猫は犬に比べるとあまり頻繁にシャンプーしなくても良い動物ですが、体質によってはその頻度を少し増やしてあげる必要があります。
特に好発品種に挙げたレックス系の猫は、他の品種に比べるとやや皮脂の分泌が多い傾向があります。
こまめにブラッシングを行い、臭いやべたつきが気になるようになったら、シャンプーしてあげるようにしましょう。
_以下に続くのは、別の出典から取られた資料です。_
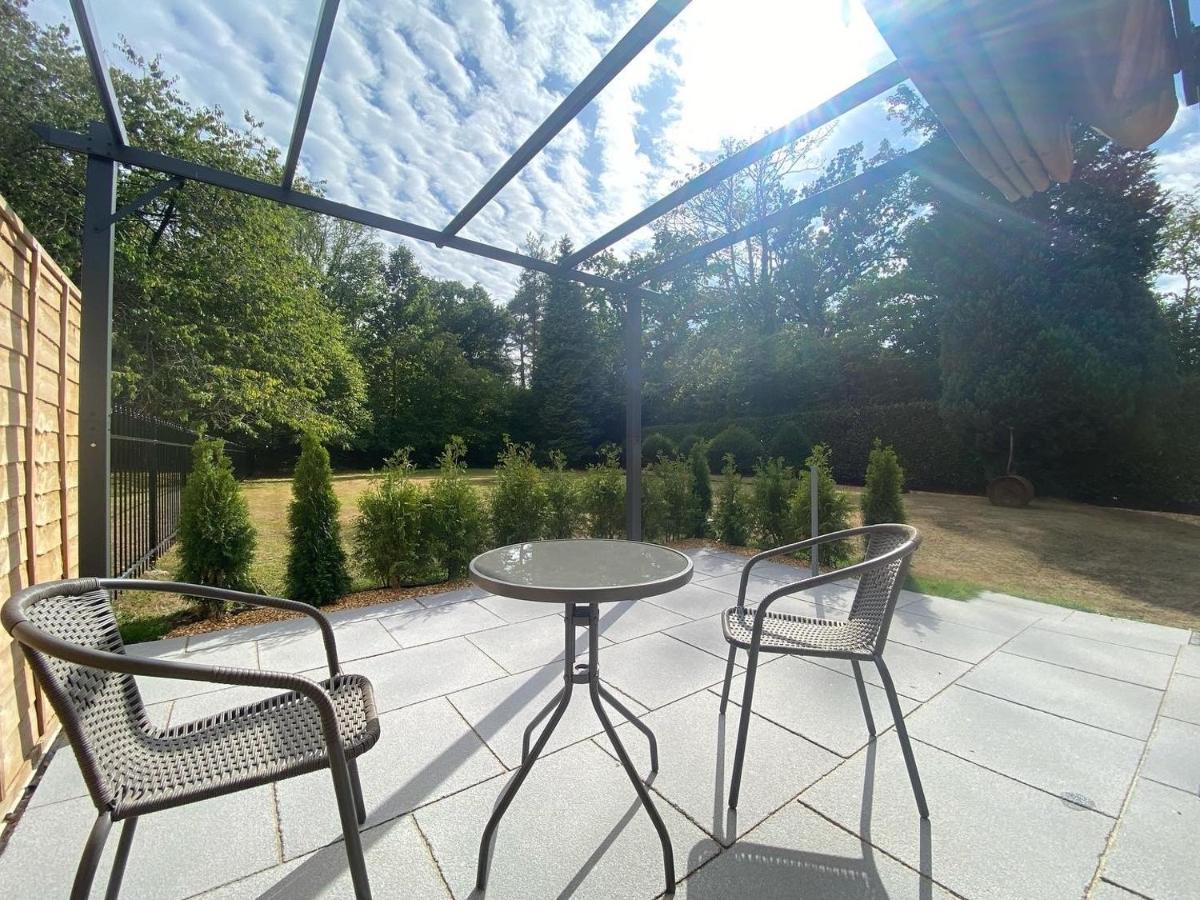Springfield Lodge - Adorable New Forest 1-Bedroom Guest House Ringwood Exterior foto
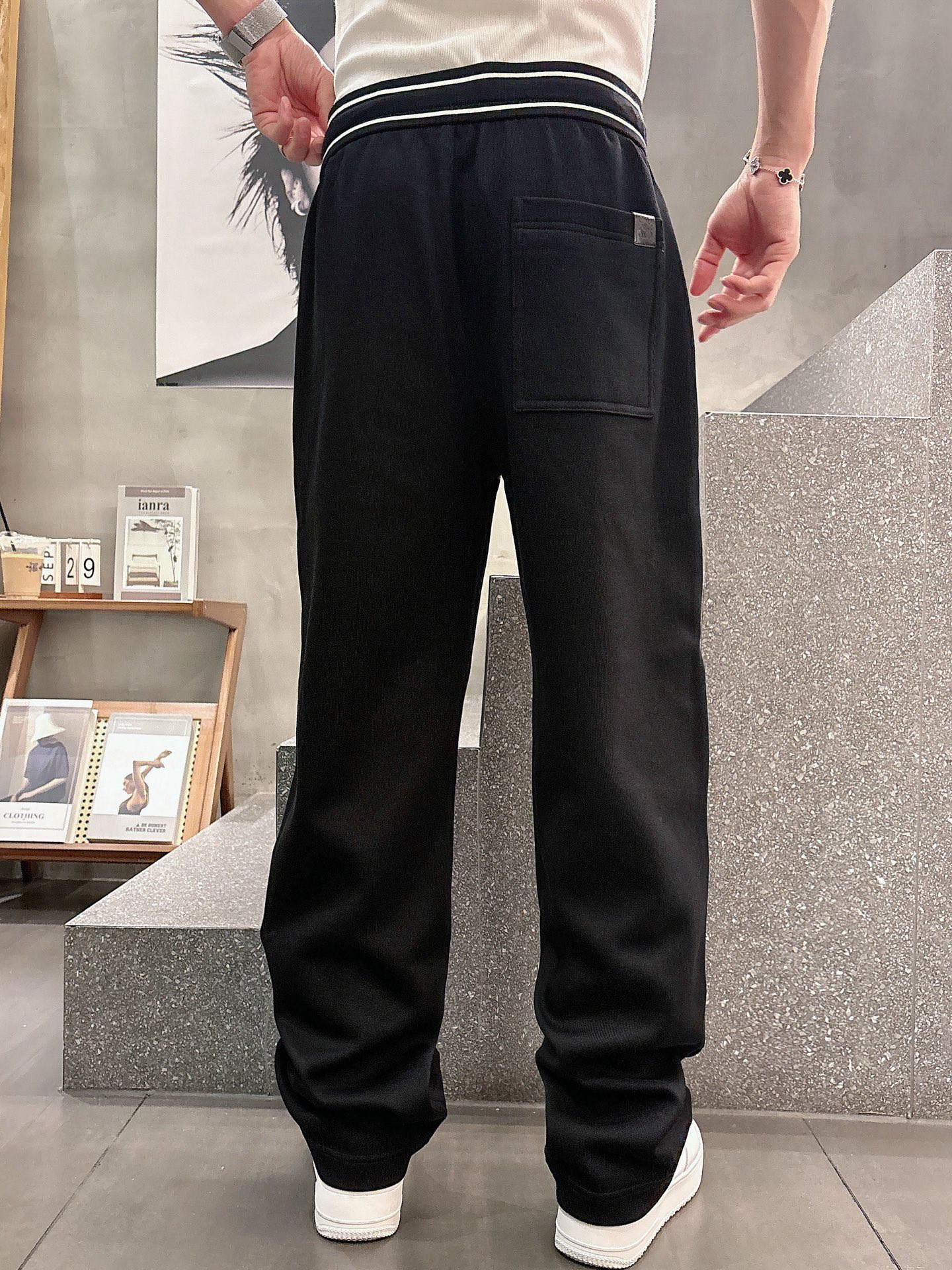 罗家🔥🔥秋冬新款腰间撞色织带棉质休闲长裤，男士经典刺绣logo点缀内里起绒直筒长裤。顶级特殊渠道订单，平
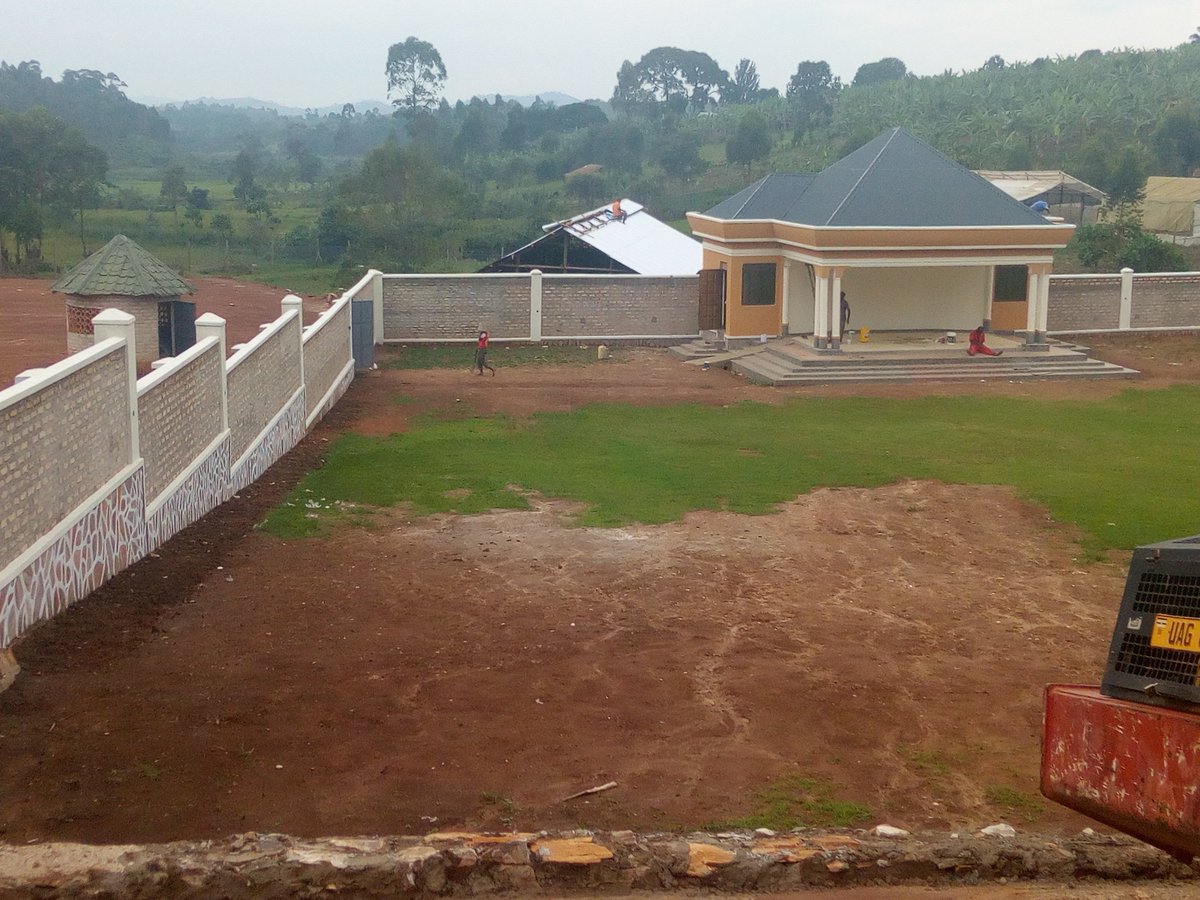 craneresort's tweet photo. Gardens under completion #traveltips #uganda #kasesetravel https://t.co/fyU8pKlajh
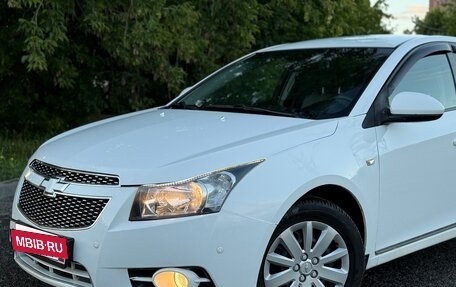 Chevrolet Cruze II, 2011 год, 680 000 рублей, 2 фотография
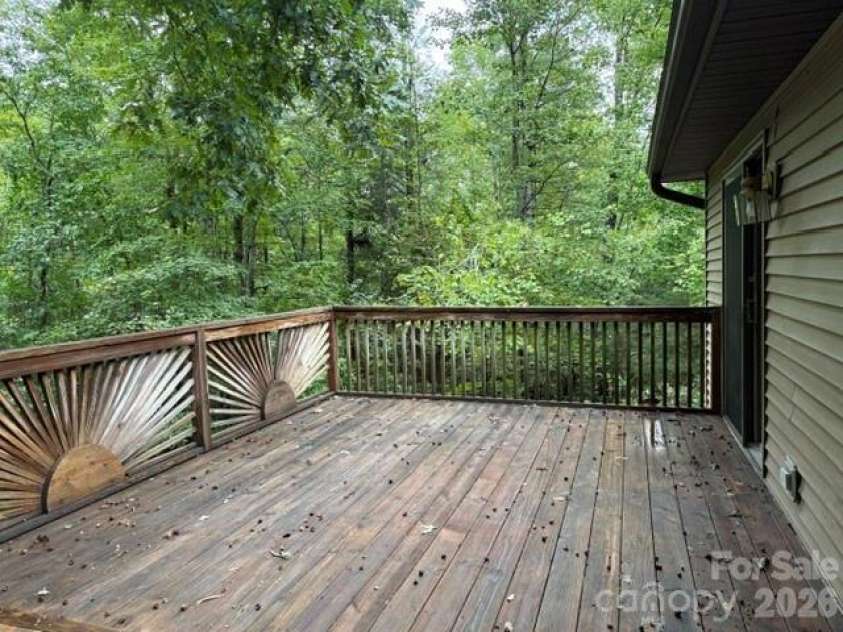 20 Pheasant Run Road, Brevard, NC 28712.  MLS# CAR4428337, YatesRealty ID 52871. 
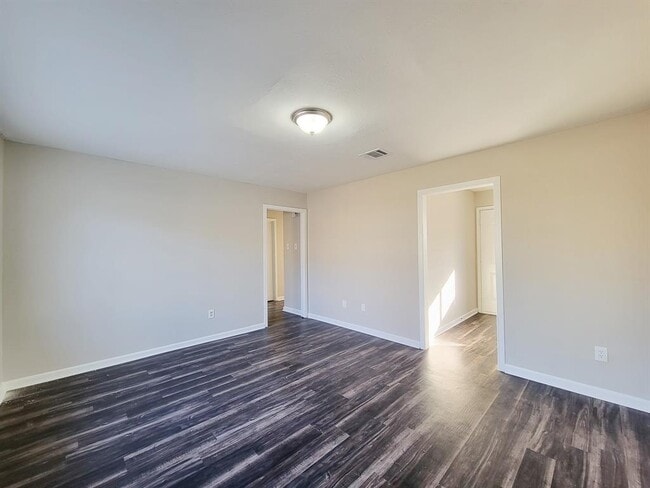Building Photo - 4119 Holloway Dr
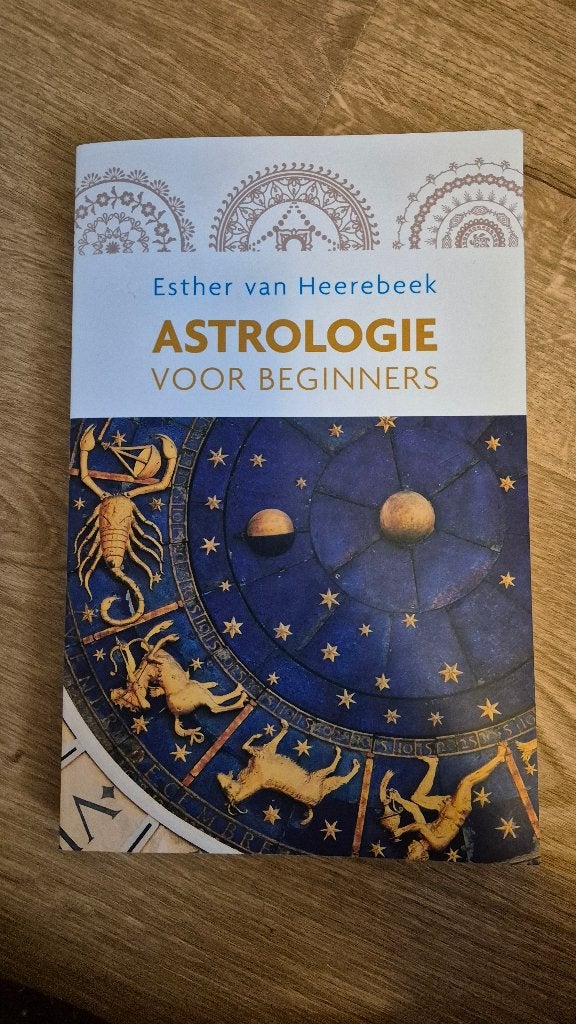 Astrologie voor beginners, Ophalen of Verzenden, Zo goed als nieuw, Esther van Heerebeek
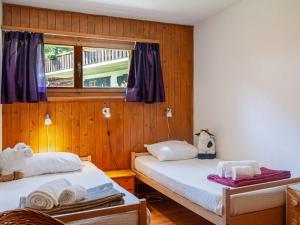 Postel nebo postele na pokoji v ubytování Chalet Le Hibou by Interhome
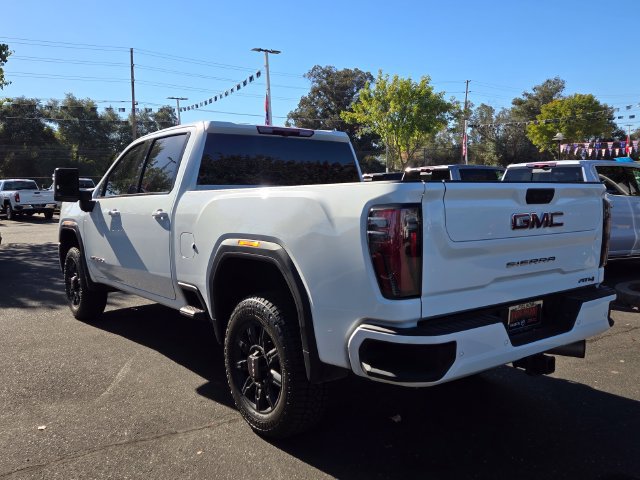 Used 2025 GMC Sierra 2500 AT4 AWD/4WD image 6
また、皮脂の分泌が盛んな尾腺(腰から尻尾の付け根)付近がべたつきがちな猫や、顔に皺のある猫では、汚れや皮脂が固まった状態にならないように、毛を短くカットしたり、シートタイプやふき取りタイプのケア用品でこまめにケアしてあげましょう。
猫のマラセチア症の治療方法について
抗真菌剤の投与を行います。
マラセチアが異常に増えている場合には、抗真菌剤でその増殖を抑える必要があります。
局所的に症状がみられる場合や耳だけに症状がみられる場合には、塗り薬や点耳薬など、主に外用薬で治療を行います。
全身性に重度の症状がみられる場合には、内服薬での治療を検討しますが、肝障害などの副作用には注意が必要です。
また、猫で全身性にマラセチア性皮膚炎がある場合には、基礎疾患があることがほとんどですので、そちらのケアを優先して行います。
基礎疾患の治療が必要です。
基礎疾患の存在が疑われる場合には、それを治療しなければ根本的な治療はできません。
全身の検査を行い、基礎疾患をつきとめ、その治療を行うことによって皮膚状態も徐々に改善していくことがほとんどです。
抗真菌作用のあるシャンプーで洗浄します。
抗真菌薬が添加されたシャンプーで局所または全身を定期的に洗い、マラセチアの増殖を抑えます。
シャンプー後は水気をしっかりとタイルで拭いた後に、ドライヤーで乾かし、できるだけ水気が残らないようにしましょう。